Appellee paid his employees' wages with money advanced him by Brace. The amount of such advances as fixed by agreement of the parties, was that the Crain Company, acting through Brace, would advance or pay appellee 80 per cent. of $6 per day for each of the men working on the job. The evidence shows that this was the agreed method of the parties in arriving at the percentages of completion of the work by appellee, and not a payment of the wages of the men.

Upon this state of the evidence we agree with appellant that appellee must be held to have been an independent contractor in performing the work in which he received his injuries, and is not therefore a beneficiary in the insurance policy issued by appellant to the Crain Company for the benefit of its employees. Every element necessary to make him an independent contractor under his agreement with the Crain Company for the construction of the building is shown by the undisputed evidence before set out.

Under his contract he was to take charge and complete the work allotted to him, by the means and methods he deemed proper, for a fixed consideration covering the entire amount to be paid by the Crain Company for the work. He employed and fixed the wages and hours of labor of the men engaged in the performance of the work, and had entire control over them.

We think it clear from the evidence that appellee was not a mere servant or employee of the Crain Company, but that in pursuit of his independent trade or business as an experienced, skillful carpenter he undertook to do a specific piece of work for the Crain Company, using his own means and methods without submitting himself to the control of the Crain Company in respect to the details of the work, and was responsible to that company only for the result of the work. The following authorities fully sustain our conclusion that appellee in performing the work of his undertaking for the Crain Company was an independent contractor, and appellant's request for an instructed verdict should have been granted: Shannon v. Western Indemnity Co. (Tex.Com.App.) 257 S.W. 522; Mansfield Construction Co. v. Gorsline et al. (Tex.Civ.App.) 278 S.W. 485; Smith v. Humphreyville, 47 Tex. Civ. App. 140, 104 S.W. 495; Texas Employers' Ins. Association v. Owen et al. (Tex.Com.App.) 298 S.W. 542; Casement v. Brown, 148 U.S. 615, 13 S. Ct. 672, 37 L. Ed. 582; Litts v. Risley Lumber Co., 224 N.Y. 321, 120 N.E. 730, 19 A.L.R. 1147; Stricker v. Industrial Commission, 55 Utah, 603, 188 P. 849, 19 A.L.R. 1159.

• [STATED GOAL] Reproduce the court opinion word for word between "Upon this state" and "control over them.", inclusive. The lines that follow have no role in this exercise.

• [Collected data]
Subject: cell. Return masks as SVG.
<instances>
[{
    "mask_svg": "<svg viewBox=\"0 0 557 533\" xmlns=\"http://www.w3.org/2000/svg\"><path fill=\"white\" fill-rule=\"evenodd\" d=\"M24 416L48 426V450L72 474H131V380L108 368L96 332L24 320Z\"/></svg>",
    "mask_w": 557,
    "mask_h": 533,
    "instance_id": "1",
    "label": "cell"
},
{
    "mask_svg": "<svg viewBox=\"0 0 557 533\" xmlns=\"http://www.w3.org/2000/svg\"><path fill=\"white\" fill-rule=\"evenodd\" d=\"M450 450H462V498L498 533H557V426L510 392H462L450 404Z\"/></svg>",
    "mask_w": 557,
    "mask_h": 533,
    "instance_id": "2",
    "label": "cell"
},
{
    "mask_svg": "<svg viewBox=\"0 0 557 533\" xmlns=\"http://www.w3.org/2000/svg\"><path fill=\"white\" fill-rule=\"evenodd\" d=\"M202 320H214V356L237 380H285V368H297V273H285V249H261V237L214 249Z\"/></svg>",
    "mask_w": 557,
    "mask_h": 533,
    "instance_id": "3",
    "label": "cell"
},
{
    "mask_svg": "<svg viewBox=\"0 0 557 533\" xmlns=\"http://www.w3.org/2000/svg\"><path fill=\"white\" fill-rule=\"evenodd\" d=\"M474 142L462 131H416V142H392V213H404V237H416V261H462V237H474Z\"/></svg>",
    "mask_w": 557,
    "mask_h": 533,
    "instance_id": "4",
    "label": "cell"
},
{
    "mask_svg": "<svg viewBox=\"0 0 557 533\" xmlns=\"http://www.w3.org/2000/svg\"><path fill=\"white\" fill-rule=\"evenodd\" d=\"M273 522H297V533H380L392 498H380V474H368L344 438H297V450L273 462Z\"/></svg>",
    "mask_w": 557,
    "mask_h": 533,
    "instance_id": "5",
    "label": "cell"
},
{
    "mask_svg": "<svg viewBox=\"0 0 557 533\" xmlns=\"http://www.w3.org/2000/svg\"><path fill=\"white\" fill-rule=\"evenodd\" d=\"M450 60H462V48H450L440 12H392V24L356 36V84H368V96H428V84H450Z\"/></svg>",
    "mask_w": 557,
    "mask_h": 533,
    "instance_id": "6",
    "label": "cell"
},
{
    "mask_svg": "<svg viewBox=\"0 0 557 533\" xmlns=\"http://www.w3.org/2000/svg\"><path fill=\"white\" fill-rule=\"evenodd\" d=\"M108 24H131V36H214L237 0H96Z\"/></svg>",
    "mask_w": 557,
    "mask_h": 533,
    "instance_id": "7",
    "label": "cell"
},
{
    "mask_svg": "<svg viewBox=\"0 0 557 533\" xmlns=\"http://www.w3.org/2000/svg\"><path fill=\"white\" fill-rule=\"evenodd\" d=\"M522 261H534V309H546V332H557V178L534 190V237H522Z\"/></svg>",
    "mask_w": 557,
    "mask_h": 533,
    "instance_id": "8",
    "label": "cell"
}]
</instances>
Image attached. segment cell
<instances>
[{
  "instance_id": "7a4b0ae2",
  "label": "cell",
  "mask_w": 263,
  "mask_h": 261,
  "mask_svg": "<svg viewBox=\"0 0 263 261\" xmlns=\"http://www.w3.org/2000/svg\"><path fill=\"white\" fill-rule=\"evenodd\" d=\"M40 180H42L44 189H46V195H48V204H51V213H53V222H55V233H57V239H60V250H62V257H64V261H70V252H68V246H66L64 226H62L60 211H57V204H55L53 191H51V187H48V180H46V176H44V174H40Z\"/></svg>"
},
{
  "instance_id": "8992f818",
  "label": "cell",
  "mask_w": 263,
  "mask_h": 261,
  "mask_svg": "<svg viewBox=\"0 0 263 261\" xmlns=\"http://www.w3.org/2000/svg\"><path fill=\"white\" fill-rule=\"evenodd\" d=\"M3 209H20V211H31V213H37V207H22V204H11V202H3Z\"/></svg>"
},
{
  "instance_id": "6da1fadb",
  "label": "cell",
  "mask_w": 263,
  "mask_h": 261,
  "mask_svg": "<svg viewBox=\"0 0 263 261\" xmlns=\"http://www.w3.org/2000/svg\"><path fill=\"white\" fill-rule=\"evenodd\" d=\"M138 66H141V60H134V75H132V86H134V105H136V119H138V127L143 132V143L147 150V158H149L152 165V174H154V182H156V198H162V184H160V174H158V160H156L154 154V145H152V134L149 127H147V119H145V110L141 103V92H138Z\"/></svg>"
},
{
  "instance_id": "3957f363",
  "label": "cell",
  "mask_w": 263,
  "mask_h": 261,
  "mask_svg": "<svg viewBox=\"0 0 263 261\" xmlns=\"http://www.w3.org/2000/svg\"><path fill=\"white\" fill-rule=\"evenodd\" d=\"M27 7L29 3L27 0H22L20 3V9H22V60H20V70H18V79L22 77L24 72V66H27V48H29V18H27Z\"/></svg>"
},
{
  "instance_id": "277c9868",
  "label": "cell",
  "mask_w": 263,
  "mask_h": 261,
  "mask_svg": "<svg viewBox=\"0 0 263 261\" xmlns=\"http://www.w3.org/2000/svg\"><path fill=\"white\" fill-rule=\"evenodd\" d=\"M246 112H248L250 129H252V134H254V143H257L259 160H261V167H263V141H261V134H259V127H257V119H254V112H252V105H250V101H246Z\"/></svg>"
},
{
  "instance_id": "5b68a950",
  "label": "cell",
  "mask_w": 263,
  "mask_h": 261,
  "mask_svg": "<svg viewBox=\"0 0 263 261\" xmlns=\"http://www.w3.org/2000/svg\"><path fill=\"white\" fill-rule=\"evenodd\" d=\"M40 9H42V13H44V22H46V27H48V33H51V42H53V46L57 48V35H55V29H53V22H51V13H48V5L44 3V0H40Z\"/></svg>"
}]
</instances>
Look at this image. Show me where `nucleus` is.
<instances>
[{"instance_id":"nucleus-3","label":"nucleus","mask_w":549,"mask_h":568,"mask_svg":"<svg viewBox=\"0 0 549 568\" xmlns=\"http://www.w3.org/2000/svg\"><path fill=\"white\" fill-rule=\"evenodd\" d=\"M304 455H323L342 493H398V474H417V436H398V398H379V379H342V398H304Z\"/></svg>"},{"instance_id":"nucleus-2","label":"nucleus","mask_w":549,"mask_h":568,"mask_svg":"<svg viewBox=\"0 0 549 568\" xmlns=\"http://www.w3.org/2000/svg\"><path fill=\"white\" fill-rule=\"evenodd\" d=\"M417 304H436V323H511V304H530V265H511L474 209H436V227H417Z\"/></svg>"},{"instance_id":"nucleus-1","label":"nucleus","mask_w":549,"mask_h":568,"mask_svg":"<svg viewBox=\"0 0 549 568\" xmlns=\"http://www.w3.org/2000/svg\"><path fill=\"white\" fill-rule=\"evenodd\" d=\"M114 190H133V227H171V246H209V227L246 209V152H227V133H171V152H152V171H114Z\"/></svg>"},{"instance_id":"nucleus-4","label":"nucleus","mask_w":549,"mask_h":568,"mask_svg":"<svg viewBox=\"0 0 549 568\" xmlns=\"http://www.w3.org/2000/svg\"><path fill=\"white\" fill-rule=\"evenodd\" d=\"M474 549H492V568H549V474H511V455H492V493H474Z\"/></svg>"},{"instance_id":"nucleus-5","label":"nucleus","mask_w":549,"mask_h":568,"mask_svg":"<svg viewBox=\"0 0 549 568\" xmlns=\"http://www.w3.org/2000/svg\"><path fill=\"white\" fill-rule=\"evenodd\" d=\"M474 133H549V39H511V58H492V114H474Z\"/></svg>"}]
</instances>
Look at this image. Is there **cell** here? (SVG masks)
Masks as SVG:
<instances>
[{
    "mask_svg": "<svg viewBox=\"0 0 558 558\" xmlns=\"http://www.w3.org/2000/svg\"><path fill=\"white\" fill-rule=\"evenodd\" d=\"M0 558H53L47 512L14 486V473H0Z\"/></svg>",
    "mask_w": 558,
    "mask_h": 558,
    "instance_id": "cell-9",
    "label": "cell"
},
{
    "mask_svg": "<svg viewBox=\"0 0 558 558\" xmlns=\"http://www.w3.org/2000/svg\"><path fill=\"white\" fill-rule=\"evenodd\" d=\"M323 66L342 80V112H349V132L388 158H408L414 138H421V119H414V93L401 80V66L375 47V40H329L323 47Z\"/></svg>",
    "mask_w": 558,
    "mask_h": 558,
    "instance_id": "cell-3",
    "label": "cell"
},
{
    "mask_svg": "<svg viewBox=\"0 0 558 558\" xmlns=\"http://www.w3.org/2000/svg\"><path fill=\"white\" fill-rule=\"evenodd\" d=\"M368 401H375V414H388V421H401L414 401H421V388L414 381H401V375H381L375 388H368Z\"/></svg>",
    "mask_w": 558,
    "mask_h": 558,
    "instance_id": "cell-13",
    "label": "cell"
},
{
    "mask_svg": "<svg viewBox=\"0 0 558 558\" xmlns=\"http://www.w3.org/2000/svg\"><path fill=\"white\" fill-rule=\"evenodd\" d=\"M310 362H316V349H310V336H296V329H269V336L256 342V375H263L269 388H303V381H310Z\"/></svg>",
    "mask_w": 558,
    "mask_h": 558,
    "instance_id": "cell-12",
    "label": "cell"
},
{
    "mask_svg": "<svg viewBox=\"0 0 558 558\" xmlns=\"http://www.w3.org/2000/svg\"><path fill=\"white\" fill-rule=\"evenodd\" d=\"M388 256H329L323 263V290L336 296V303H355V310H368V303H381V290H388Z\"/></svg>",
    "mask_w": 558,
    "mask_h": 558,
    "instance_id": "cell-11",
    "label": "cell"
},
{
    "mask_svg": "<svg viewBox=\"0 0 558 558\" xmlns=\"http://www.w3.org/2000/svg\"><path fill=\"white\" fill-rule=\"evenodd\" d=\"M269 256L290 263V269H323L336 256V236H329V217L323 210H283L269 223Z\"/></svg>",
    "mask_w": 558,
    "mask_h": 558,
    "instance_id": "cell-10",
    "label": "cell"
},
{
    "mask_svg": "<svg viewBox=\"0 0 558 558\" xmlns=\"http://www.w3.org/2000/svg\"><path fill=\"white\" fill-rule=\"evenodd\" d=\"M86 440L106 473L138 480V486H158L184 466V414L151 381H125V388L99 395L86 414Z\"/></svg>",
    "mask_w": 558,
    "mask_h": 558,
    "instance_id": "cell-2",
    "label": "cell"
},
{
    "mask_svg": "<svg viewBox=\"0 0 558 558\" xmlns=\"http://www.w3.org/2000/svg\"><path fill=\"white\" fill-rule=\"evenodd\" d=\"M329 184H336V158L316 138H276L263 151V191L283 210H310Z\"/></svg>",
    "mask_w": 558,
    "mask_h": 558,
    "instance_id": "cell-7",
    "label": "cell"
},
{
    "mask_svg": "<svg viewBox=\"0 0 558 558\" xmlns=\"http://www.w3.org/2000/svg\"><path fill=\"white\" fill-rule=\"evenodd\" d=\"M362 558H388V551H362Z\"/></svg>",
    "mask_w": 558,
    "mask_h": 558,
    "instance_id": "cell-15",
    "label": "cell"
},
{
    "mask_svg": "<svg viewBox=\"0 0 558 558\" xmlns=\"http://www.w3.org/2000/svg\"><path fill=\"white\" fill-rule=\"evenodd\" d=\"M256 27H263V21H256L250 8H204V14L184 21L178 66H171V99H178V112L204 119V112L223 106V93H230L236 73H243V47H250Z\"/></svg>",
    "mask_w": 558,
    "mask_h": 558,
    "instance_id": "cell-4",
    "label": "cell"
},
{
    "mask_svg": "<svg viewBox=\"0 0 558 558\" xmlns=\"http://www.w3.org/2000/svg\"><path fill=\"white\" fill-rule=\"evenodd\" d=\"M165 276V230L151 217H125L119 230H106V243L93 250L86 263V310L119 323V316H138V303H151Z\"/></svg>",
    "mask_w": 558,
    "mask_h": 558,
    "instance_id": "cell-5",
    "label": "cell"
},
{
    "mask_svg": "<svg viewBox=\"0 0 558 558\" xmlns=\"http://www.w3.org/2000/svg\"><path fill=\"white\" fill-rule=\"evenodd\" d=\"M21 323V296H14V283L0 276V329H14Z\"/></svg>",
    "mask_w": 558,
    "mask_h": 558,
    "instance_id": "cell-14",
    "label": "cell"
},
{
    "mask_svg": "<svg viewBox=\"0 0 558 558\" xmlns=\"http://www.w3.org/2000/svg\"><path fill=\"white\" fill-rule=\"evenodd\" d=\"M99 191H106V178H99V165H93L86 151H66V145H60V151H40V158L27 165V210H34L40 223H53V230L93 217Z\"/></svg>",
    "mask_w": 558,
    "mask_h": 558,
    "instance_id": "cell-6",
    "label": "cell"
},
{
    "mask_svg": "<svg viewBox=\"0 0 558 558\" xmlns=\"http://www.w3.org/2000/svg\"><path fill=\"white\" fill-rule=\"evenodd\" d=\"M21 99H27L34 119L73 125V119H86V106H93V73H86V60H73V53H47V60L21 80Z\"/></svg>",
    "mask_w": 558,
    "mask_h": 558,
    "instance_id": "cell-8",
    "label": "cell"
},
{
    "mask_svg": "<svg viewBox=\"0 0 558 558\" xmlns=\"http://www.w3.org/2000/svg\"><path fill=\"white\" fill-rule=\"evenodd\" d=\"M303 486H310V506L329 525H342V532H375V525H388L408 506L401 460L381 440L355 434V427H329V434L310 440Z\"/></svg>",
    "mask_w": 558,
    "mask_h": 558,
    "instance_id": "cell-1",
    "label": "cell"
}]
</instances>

• [REPLY TO THE TASK]
Upon this state of the evidence we agree with appellant that appellee must be held to have been an independent contractor in performing the work in which he received his injuries, and is not therefore a beneficiary in the insurance policy issued by appellant to the Crain Company for the benefit of its employees. Every element necessary to make him an independent contractor under his agreement with the Crain Company for the construction of the building is shown by the undisputed evidence before set out.

Under his contract he was to take charge and complete the work allotted to him, by the means and methods he deemed proper, for a fixed consideration covering the entire amount to be paid by the Crain Company for the work. He employed and fixed the wages and hours of labor of the men engaged in the performance of the work, and had entire control over them.